The October-December increase is greater in some areas. In Franklin, where there are no dedicated bulk-billing clinics listed in 2024, 61.3% of trips to the GP were bulk billed in December after the incentive increase, up from 53.7% in October.

Other areas have also had large increases in bulk-billing rates, such as Clark in Tasmania (up 9.3 percentage points), Mayo in South Australia (8.9 percentage points) and Bendigo in Victoria (eight percentage points).

Medicare ‘undermined’

Sue is a 72-year-old pensioner from Sippy Downs in the electorate of Fisher. Her local general practice switched back to bulk billing after the government tripled the incentive, only for her GP to leave the practice and the new doctor she was allocated to charge her a $20 out-of-pocket fee once more.

After major abdominal surgery in November for a giant hernia that ripped open her abdominal wall, Sue has had to manage the sack that drains her stomach’s fluids herself because she says she cannot afford to pay the out-of-pocket fee. “Over a year, that is hundreds of dollars out of my pension.”

Dr Lesley Russell, an adjunct associate professor at the University of Sydney’s Menzies Centre for Health Policy and Economics, said: “The way Medicare is currently operating and what this data highlights perfectly is how the universality of Medicare has been undermined.”

While the cost of operating a general practice has gone up, there is no publicly available data to show by how much, Russell said.

“But it’s pretty clear that the doctors themselves now feel dramatically less constrained about what they charge now than they used to,” she said.

“It seems that clinics reflect what other clinics in the area are doing … and that’s perhaps why you see that area around Newcastle and Adelaide with decreasing bulk billing [clinics].”

Russell said there was a possibility that more corporations moving into the ownership of private practices could be part of why there are decreasing rates of universal bulk billing.

She also noted that the government data that measures the proportion of bulk-billed services “only measures the out-of-pocket costs for people who actually get care.

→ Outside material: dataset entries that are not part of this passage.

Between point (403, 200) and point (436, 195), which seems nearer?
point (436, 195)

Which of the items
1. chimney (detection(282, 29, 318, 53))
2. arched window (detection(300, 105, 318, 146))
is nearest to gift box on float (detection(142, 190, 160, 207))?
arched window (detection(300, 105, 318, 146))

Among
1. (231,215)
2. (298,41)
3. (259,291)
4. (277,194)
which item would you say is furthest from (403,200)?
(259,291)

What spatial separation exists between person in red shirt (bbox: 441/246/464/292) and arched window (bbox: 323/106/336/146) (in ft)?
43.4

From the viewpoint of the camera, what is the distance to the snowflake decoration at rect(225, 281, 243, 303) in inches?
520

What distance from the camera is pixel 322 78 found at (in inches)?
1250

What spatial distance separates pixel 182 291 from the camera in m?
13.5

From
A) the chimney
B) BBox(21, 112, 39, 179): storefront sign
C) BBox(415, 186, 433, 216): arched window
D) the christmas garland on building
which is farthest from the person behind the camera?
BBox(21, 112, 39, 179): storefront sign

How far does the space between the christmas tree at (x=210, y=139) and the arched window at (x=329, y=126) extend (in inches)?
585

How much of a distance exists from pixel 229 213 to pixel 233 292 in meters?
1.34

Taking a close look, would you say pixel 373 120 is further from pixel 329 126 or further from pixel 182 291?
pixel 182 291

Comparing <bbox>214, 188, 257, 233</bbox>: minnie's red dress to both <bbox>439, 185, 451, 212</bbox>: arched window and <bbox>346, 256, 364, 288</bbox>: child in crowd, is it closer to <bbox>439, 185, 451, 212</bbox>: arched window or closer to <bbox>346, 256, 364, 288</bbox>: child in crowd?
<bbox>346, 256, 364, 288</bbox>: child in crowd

They don’t measure the fact that a lot of people don’t even get to care because they can’t afford it in the first place.”

A database of GP clinics in Australia was collated from the National Health Services Directory site in February 2023 and February 2024.

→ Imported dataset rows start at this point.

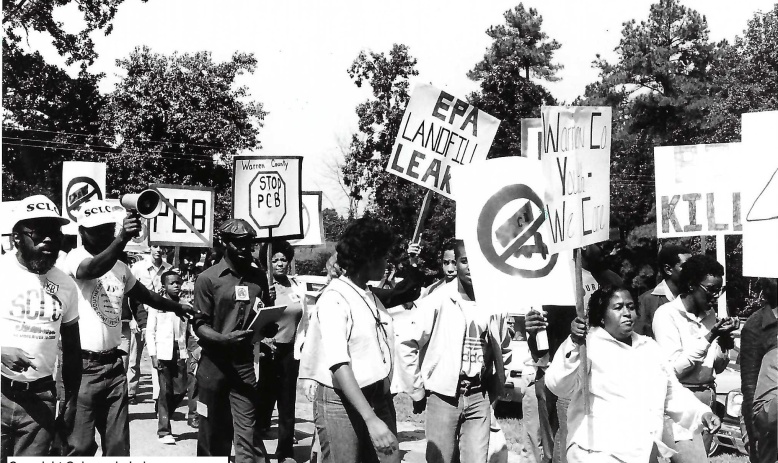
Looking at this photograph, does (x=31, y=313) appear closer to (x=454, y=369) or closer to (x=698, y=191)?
(x=454, y=369)

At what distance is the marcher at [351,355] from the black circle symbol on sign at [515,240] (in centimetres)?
108

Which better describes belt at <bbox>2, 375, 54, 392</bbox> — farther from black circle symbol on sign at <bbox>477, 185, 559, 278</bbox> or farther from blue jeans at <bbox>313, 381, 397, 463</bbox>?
black circle symbol on sign at <bbox>477, 185, 559, 278</bbox>

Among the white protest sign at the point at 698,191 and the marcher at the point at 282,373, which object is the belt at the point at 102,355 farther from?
the white protest sign at the point at 698,191

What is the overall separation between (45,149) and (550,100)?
23.4m

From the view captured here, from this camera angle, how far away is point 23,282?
5.20 metres

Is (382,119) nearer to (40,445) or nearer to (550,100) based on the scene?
(550,100)

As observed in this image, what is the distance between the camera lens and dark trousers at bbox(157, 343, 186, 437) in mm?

Listings provide name of clinic, address, latitude and longitude, and some details about the practice including billing options.

Practices were aggregated to state and territories, electorates, and primary health networks using latitude and longitude provided in the data.

Each clinic can self-classify their billing category from the following options: Bulk Billing Only, Fees Apply, Fees and Bulk Billing, No Fee, Other Option.

We combined two categories which only appeared several times - No Fee (Means Tested) with No Fee, and Co-Payment with Fees and Bulk Billing.

The No Fee category is used almost exclusively by Aboriginal health services, so it was excluded from the main analysis of bulk billing.

We calculated the proportion of each billing category (Bulk Billing Only, Fees Apply, Fees and Bulk Billing) nationally, at the state and territory level, per electorate, and by primary health network (PHN), as well as the total national change from 2023 to 2024.

We looked at the correlation between the percentage of Bulk Billing Only, Fees Apply, Fees and Bulk Billing in a PHN as at February 2024 with % of services bulk billed (“Total GP Non-Referred Attendances”) in the September 2023 quarter.

We also looked at the correlation between the percentage of Bulk Billing Only, Fees Apply, Fees and Bulk Billing in an electorate as at February 2023 with 2021-22 data showing the percentage of patients with all GP visits bulk billed.

It’s not clear what the difference between Fees Apply and Fees and Bulk Billing categories are, as some clinics categorised as Fees Apply seem to still bulk bill on a discretionary basis. However, the % of Fees Apply in an electorate has a strong negative correlation with the % of services bulk billed, so the assumption is it is practices which tend to charge fees rather than bulk bill.